Élégies et poésies nouvelles/Un Moment

UN MOMENT.

Un moment suffira pour payer une année ;
Le regret plus long-temps ne peut nourrir mon sort.
Quoi ! l’amour n’a-t-il pas une heure fortunée,
Pour celle dont, peut-être, il avance la mort !
Une heure, une heure, amour ! une heure sans alarmes,
Avec lui, loin du monde ; après ce long tourment,
Laisse encor se mêler nos regards et nos larmes ;
Et si c’est trop d’une heure… un moment ! un moment !

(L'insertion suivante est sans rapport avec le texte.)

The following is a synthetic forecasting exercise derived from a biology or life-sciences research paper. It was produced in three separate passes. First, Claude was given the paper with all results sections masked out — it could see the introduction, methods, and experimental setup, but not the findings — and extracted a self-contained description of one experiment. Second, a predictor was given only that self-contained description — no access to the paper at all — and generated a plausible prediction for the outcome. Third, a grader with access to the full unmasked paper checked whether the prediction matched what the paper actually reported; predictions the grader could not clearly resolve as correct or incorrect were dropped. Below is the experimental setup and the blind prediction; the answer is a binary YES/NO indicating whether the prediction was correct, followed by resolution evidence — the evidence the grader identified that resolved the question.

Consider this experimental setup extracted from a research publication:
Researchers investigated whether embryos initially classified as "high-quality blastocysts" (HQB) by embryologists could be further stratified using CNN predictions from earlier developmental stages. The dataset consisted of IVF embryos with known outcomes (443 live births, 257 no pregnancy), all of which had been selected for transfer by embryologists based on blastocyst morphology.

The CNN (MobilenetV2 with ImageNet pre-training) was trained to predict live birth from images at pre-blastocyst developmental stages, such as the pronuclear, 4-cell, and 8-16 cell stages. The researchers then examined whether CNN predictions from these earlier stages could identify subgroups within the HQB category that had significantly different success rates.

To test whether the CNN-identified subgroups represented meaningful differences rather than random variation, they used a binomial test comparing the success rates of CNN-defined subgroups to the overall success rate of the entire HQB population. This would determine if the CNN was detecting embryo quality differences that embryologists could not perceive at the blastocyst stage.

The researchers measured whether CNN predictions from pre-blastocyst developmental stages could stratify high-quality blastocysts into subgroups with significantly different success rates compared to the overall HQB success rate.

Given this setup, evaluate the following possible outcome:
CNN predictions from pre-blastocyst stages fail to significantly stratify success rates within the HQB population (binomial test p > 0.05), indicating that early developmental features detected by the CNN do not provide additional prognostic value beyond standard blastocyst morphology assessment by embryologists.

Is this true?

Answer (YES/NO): NO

Vois-tu ces fleurs, amour ? c’est lui qui les envoie,
Brûlantes de son souffle, humides de ses pleurs :

Sèche-les sur mon sein par un rayon de joie ;
Et que je vive assez pour lui rendre ses fleurs.
Une heure, une heure, amour ! une heure sans alarmes,
Avec lui, loin du monde ; après ce long tourment,
Laisse encor se mêler nos regards et nos larmes ;
Et si c’est trop d’une heure… un moment ! un moment.

Rends-moi le son chéri de cette voix fidèle :
Il m’aime, il souffre, il meurt, et tu peux le guérir !
Que je sente sa main, que je dise : c’est elle.
Qu’il me dise : je meurs. Alors, fais-moi mourir.
Une heure, une heure, amour ! une heure sans alarmes,
Avec lui, loin du monde ; après ce long tourment,
Laisse encor se mêler nos regards et nos larmes ;
Et si c’est trop d’une heure… un moment ! un moment !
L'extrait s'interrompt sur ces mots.